** Start DATA EXCERPTS **

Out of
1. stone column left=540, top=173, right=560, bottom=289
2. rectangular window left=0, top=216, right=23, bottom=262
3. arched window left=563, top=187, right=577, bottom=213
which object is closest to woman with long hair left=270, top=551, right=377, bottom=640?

** End DATA EXCERPTS **

— WRITTEN REQUEST —
Reproduce the records above word for word, keeping every line and number unchanged.

— RIGHT ANSWER —
Out of
1. stone column left=540, top=173, right=560, bottom=289
2. rectangular window left=0, top=216, right=23, bottom=262
3. arched window left=563, top=187, right=577, bottom=213
which object is closest to woman with long hair left=270, top=551, right=377, bottom=640?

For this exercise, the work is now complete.